Why do you think that evidence is confined to empirical, physical evidence? From whence did you adopt that presupposition?
From reality. And from the fact all other religious types of differing faiths think all the other faiths are wrong. I happen to agree with all of them: they are all wrong. Now I will cut and paste: “Physical Evidence: bring it to me. I’ll wait.”
That’s not an argument. Put up or shut up. Where does this notion come from that the only evidence is physical?
I asked first: you put up or shut up. Ball’s already in your court.
(Normally, this is where I say “I’ll wait”. But you and I both know you will never deliver: thus far no one ever has).
So, I’ll twist the argument around: Where does this notion come from that any real evidence is supernatural? “It can’t empirically proven, therefore (insert deity here) did it” is no greater an argument, and has the disadvantage of completely lacking physical evidence to back it up.
You refuse to answer. What else is new? This is what almost all atheists do when asked hard questions about their axioms (that we all have; it’s only a question of whether we acknowledge them or not).
You asked me about “physical evidence”. Like Socrates would do, I questioned your unexamined premise, and wondered where you got this odd idea from that evidence is confined to physicality (empiricism). And you refuse to answer.
My answer is in my 2000+ online posts and 49 apologetics books (including very extensive web pages on atheism and science and philosophy). It’s a long, complicated answer, but you have already said that you don’t like “long” and have mocked me for supposed long answers above. You want simple slogans and sound bites.
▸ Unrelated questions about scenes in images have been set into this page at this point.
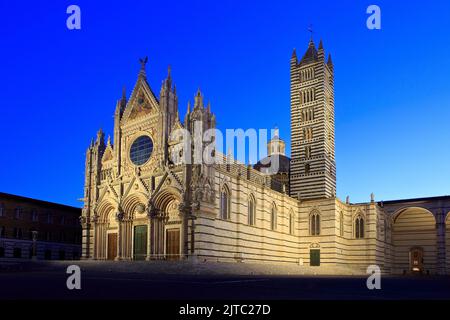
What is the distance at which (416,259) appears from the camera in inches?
2490

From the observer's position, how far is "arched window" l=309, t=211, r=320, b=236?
52.3m

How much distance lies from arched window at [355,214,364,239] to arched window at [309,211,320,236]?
5213mm

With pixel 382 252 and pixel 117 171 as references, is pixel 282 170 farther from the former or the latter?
pixel 117 171

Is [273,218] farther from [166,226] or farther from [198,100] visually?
[198,100]

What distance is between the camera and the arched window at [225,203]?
39688 millimetres

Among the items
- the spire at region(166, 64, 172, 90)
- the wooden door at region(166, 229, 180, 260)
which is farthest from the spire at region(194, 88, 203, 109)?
the wooden door at region(166, 229, 180, 260)

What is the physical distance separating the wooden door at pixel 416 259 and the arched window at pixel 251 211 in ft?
99.0

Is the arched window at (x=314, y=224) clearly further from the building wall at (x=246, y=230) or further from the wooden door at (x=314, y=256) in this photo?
the wooden door at (x=314, y=256)

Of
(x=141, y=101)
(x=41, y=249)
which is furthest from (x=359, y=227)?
(x=41, y=249)

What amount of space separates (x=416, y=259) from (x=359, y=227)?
1469 centimetres

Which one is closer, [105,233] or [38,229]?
[105,233]

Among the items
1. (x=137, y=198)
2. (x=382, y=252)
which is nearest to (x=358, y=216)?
(x=382, y=252)

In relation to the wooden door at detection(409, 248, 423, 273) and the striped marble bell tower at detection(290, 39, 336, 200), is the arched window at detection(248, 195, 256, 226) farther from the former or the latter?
the wooden door at detection(409, 248, 423, 273)

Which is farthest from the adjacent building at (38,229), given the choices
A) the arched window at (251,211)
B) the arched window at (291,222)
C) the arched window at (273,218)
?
the arched window at (291,222)
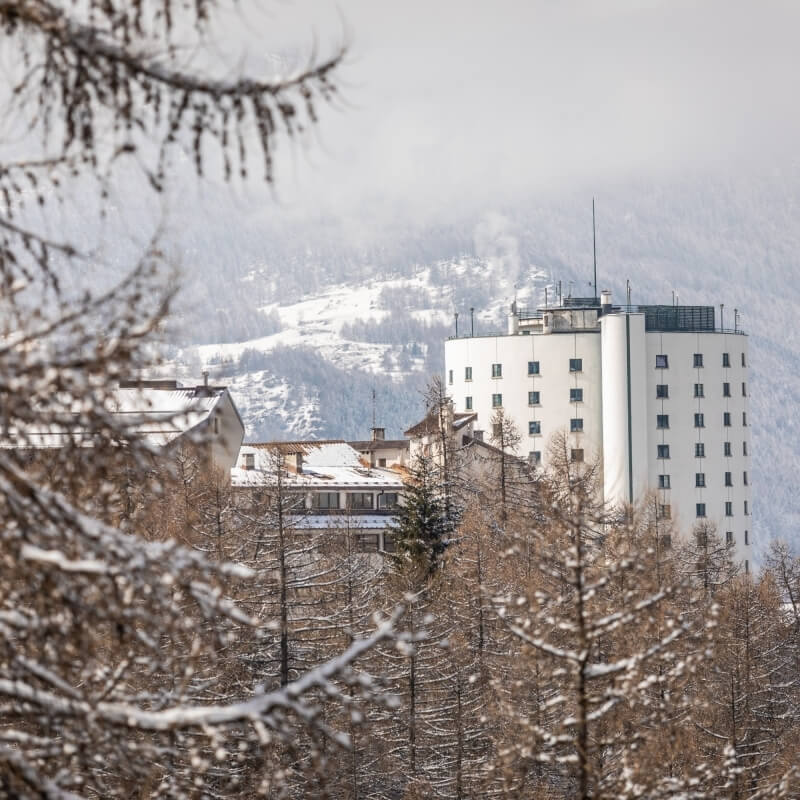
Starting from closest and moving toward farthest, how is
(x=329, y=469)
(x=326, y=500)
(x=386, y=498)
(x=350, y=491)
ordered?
(x=326, y=500), (x=350, y=491), (x=386, y=498), (x=329, y=469)

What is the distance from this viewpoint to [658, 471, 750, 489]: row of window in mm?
129375

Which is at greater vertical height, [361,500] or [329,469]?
[329,469]

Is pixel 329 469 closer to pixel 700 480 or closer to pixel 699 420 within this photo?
pixel 700 480

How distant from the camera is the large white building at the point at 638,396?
12912 cm

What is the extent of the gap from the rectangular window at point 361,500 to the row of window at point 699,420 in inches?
1804

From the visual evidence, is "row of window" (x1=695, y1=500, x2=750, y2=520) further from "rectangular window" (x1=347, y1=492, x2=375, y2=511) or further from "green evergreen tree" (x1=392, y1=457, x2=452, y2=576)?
"green evergreen tree" (x1=392, y1=457, x2=452, y2=576)

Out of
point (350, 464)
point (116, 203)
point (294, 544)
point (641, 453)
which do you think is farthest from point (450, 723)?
point (641, 453)

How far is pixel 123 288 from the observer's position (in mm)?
7703

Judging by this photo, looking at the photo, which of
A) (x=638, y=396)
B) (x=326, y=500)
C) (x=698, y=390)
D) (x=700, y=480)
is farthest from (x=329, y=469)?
(x=698, y=390)

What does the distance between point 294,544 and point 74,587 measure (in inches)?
1271

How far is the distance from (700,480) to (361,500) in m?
49.4

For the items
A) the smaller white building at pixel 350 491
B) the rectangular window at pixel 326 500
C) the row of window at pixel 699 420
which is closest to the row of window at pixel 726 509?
the row of window at pixel 699 420

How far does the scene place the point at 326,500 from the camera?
291ft

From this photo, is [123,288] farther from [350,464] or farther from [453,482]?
[350,464]
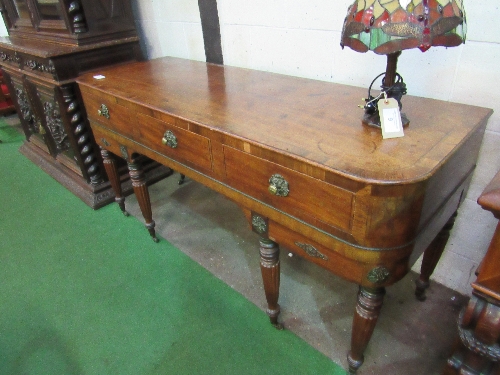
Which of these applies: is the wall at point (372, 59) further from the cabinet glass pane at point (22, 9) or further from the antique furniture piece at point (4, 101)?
the antique furniture piece at point (4, 101)

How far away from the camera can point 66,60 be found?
188 centimetres

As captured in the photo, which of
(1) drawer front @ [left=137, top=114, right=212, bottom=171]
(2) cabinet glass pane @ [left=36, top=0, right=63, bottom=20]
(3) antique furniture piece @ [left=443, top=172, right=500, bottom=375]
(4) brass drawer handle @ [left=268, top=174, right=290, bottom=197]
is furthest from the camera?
(2) cabinet glass pane @ [left=36, top=0, right=63, bottom=20]

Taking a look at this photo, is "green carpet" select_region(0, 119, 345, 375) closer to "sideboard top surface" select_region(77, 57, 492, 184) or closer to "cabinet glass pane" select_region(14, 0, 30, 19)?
"sideboard top surface" select_region(77, 57, 492, 184)

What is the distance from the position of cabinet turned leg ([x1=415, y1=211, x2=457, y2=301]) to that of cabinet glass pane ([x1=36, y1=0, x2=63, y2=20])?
2217mm

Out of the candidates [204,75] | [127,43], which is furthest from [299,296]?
[127,43]

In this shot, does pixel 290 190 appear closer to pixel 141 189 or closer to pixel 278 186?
pixel 278 186

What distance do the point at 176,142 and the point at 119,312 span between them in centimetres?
84

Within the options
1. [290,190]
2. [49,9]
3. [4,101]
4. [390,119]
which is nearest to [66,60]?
[49,9]

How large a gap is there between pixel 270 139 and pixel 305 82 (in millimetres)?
582

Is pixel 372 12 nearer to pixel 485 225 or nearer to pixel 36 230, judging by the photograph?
pixel 485 225

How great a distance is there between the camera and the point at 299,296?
61.6 inches

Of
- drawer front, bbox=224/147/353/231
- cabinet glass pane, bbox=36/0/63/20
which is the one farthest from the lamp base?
cabinet glass pane, bbox=36/0/63/20

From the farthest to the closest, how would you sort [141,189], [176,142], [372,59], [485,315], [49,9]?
[49,9]
[141,189]
[372,59]
[176,142]
[485,315]

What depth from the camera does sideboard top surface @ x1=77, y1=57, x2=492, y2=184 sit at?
2.68 feet
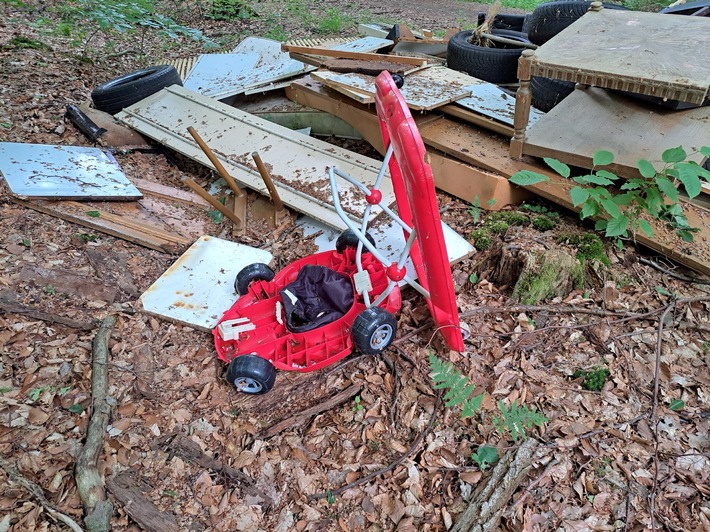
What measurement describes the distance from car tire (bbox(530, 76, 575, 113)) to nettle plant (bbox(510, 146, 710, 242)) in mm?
1369

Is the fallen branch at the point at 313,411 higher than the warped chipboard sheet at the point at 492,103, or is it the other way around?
the warped chipboard sheet at the point at 492,103

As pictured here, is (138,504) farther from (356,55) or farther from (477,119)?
(356,55)

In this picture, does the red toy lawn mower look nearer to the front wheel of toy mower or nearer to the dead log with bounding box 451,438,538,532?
the front wheel of toy mower

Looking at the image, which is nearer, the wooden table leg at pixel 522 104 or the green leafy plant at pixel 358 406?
the green leafy plant at pixel 358 406

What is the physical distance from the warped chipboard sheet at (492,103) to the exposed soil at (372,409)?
1.21 m

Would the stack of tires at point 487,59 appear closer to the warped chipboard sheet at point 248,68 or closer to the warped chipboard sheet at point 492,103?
the warped chipboard sheet at point 492,103

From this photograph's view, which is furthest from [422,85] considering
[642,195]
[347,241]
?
[642,195]

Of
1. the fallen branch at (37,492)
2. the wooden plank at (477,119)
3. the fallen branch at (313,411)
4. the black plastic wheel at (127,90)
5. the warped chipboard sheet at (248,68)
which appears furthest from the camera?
the warped chipboard sheet at (248,68)

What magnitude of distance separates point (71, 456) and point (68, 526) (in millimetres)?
353

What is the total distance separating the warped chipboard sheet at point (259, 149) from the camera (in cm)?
384

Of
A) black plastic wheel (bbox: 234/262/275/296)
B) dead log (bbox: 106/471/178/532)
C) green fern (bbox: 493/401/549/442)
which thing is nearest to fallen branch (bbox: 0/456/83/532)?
dead log (bbox: 106/471/178/532)

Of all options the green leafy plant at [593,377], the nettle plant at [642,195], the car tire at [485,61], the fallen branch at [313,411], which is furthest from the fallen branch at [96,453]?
the car tire at [485,61]

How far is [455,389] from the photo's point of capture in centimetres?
238

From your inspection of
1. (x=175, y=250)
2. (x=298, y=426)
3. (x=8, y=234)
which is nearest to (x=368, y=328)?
(x=298, y=426)
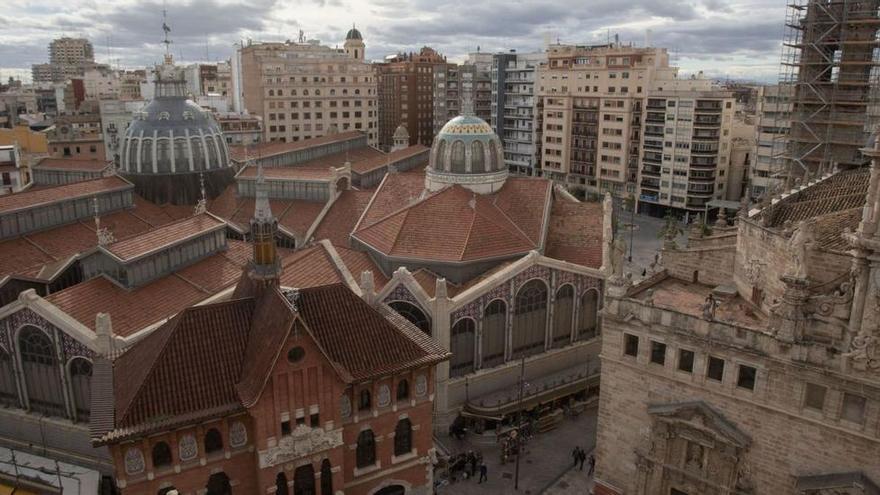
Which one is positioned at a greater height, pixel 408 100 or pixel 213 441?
pixel 408 100

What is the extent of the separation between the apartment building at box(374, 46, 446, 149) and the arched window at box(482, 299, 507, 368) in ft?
344

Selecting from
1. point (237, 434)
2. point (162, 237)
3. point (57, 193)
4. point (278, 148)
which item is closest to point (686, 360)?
point (237, 434)

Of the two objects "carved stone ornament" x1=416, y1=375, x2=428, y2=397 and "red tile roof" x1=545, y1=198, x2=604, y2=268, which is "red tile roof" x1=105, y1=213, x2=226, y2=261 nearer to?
"carved stone ornament" x1=416, y1=375, x2=428, y2=397

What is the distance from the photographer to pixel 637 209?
101125mm

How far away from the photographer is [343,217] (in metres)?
57.1

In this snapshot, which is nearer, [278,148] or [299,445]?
[299,445]

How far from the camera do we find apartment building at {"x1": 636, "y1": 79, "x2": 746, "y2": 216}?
89.7 m

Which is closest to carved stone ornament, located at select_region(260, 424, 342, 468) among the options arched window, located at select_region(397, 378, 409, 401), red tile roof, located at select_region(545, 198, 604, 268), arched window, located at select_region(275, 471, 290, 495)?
arched window, located at select_region(275, 471, 290, 495)

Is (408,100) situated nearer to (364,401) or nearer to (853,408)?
(364,401)

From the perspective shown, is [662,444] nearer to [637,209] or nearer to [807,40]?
[807,40]

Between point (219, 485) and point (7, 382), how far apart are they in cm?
1710

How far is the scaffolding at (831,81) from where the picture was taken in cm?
6256

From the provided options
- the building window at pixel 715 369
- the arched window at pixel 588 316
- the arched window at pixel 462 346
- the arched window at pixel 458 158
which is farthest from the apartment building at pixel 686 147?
the building window at pixel 715 369

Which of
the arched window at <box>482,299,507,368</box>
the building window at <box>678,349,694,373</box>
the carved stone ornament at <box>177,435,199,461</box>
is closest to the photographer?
the carved stone ornament at <box>177,435,199,461</box>
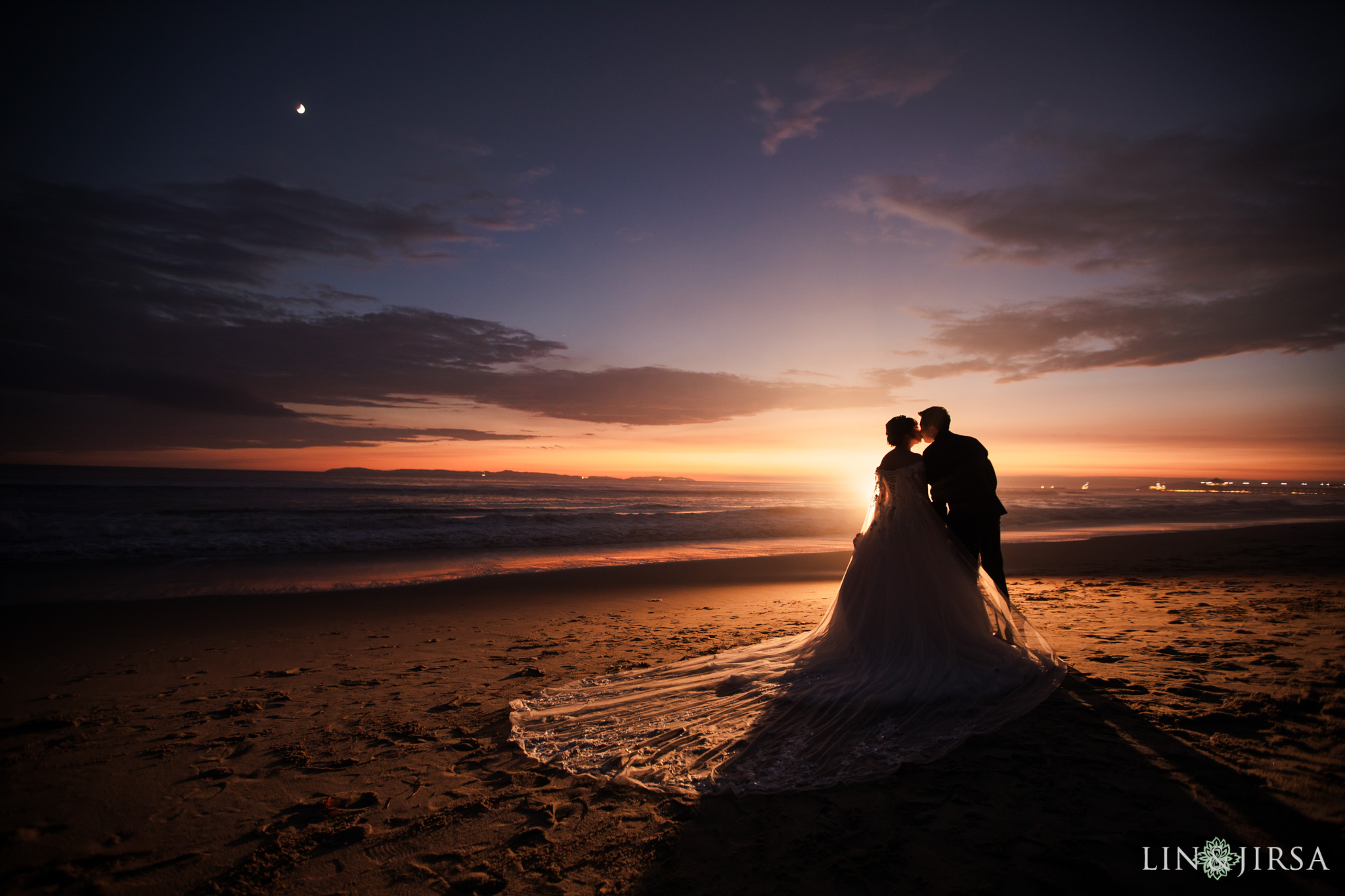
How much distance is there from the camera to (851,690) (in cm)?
415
That shows me that you will gain nothing from me.
You had your chance to show that you had some rational basis for your asserted premise, and you refused and punted.
Not interested in playing those games . . . Life’s too short.
“Vfilipch” then chimed in (words in green):
Because there are no others known to be objective.
I didn’t ask you, but since you replied:
1. Why should I believe the statement you just made, since it is not empirical evidence; therefore, by the criterion you just expressed, not objective (merely subjective), and thus, can be summarily dismissed as irrelevant to anyone else but yourself?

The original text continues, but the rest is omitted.